Change is the only constant in life.
It’s a quote that was believed to have been coined some 1,500 years ago by the Greek philosopher Heraclitus, and yet, it’s as relevant as ever, particularly in healthcare. With technology advancing at an astounding rate, consumers are emerging as a driving force in market trends, and data is becoming more of a commodity than ever before.
That, of course, means it’s becoming increasingly crucial to safeguard patient information. It’s also becoming much more difficult; as IT systems have become more sophisticated, so have the methods being used by those looking to penetrate them.
“These aren’t the cyber attacks we were seeing 3 to 5 years ago,” said Ryan Witt, Managing Director of Healthcare at Proofpoint, who served on a recent panel along with Todd Richardson (SVP and CIO) and Wayne Pierce (Information Security Officer) of Aspirus. It’s no longer about network-based attacks; now, it’s getting personal. “Imposter-based, targeted attacks are becoming much more common,” he noted.
That’s the bad news.
The good news is that security is increasingly being viewed as an organization-wide priority. It’s no longer limited to CISOs, IT directors, and their teams — or at least, it shouldn’t be. And if health systems want to keep moving in that direction, it’s imperative for leaders to ensure everyone understands the threats that exist and how they can be avoided.
During the presentation — entitled, Protecting Your Health System from Imposter-based Emails — the panelists shed light on what has become an increasingly dark subject area, and offered best practices for safeguarding data (and subsequently, patients). Below are some of the key points from the discussion:
- Culture is the biggest vulnerability. It’s not actually technology, but the culture of the organization, and how security is viewed, that presents the greatest vulnerability, according to Pierce. Leaders need to ensure all team members feel empowered to question the legitimacy of an email — even if it appears to come from the highest levels.
- Social engineering is being used as a weapon. Most cybercriminals are driven by financial gain, and have realized that it’s easier to leverage social engineering to attack single individuals than to become an expert in network security controls, said Witt. “They take the time to understand peoples’ behaviors and how they fit into the organization, making it more likely to engender a response.” And for those who don’t have a trained eye, “it’s very hard to determine what’s legitimate and what isn’t.” According to Richardson, the most common targets include individuals in accounts/receivable and supply chain, as well as the ER staff.
- Don’t be fooled by logos. In one instance, cybercriminals attempted to hack into a health system that was undergoing a construction project. Using the name and logo of the builders, they sent an email to A/R claiming they had switched banks and needed to reenter the account information. “On the surface, it looked good,” said Witt. Sadly, these types of scams have a high rate of success (or more accurately, failure). “Never underestimate the due diligence cybercriminals are taking to understand the environment and put together a compelling attack,” he added.
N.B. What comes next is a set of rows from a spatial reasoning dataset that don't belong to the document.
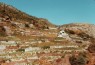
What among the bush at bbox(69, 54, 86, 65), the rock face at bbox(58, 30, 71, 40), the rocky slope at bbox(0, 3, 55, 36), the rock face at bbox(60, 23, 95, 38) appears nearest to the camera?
the bush at bbox(69, 54, 86, 65)

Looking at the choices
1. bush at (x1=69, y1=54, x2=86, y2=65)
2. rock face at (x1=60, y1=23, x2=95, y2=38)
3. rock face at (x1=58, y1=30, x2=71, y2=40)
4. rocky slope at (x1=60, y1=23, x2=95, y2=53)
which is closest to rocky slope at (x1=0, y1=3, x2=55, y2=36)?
rock face at (x1=58, y1=30, x2=71, y2=40)

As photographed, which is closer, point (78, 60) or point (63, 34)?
point (78, 60)

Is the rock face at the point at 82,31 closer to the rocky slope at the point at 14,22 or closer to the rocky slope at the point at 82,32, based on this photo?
the rocky slope at the point at 82,32

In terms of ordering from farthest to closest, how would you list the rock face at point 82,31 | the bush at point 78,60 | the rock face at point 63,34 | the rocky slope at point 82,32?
1. the rock face at point 82,31
2. the rock face at point 63,34
3. the rocky slope at point 82,32
4. the bush at point 78,60

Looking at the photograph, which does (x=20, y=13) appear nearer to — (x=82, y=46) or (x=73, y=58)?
(x=82, y=46)

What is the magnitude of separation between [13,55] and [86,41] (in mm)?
20537

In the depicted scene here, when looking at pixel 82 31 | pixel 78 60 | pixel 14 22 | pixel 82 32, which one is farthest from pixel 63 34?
pixel 78 60

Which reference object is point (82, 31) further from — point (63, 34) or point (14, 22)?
point (14, 22)

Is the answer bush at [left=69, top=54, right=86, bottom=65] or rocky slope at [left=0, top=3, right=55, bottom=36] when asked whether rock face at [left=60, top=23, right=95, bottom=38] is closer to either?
rocky slope at [left=0, top=3, right=55, bottom=36]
- Make it personal. In addition to providing more targeted training, particularly to those who are more likely to be targeted, Pierce urged leaders to position training in a way that benefits individuals both at home and at work. That way, people are more likely to follow best practices and will build mental muscle memory.
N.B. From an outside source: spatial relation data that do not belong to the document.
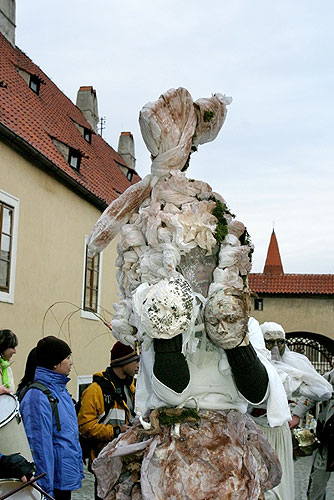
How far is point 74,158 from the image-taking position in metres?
17.9

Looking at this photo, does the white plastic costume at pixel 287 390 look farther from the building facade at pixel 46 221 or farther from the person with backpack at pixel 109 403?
the building facade at pixel 46 221

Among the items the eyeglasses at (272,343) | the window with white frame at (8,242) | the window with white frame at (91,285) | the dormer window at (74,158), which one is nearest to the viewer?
the eyeglasses at (272,343)

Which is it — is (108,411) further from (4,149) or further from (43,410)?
(4,149)

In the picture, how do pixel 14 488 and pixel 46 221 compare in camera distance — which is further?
pixel 46 221

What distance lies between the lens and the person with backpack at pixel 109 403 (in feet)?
18.6

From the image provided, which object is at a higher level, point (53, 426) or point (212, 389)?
point (212, 389)

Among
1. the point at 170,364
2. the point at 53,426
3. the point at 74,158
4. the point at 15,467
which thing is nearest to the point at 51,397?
the point at 53,426

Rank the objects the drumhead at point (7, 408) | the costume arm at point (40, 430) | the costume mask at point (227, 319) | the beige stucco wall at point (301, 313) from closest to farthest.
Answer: the costume mask at point (227, 319)
the drumhead at point (7, 408)
the costume arm at point (40, 430)
the beige stucco wall at point (301, 313)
- Know your audience. In researching data from hundreds of hospitals, Proofpoint has identified several patterns, one of which is increased attacks on ER nurses. “They work in a high-stress environment, which could make them more vulnerable,” said Witt. They’re also more focused on patients than administrative attacks, meaning that training shouldn’t be done solely over email.
- Feature more voices. When seeking funds from the board and conveying the importance of cybersecurity measures, it can’t just be the CISO or IS director making the case, said Richardson. “If you want to make it applicable to people, it can’t just come from security leaders — you need to have others involved.” CIOs, he added, need to keep their fingers on the pulse by working closely with security and constantly asking, ‘Where are the next threat opportunities? What should we be doing next?’
- Use data to build a case. Rather than relying on anecdotes, Richardson advised leaders to reference data and hard facts. “When you’re able to speak intelligently to the board and show the cost of being breached, it helps secure budget dollars,” he said.
It also reinforces the idea that cybersecurity isn’t an IT or security initiative, but rather, an all-hands-on-deck effort. “We need to bring these threats forward,” said Pierce.